(Saved entries)

****

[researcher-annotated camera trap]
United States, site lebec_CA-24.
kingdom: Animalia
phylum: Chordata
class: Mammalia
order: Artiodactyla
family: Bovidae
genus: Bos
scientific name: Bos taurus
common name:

****

_Activity_. After locating the line with "order: Artiodactyla" in the records above, please set down that line and all later ones exactly, and no other line.

_Answer to this task_.
order: Artiodactyla
family: Bovidae
genus: Bos
scientific name: Bos taurus
common name:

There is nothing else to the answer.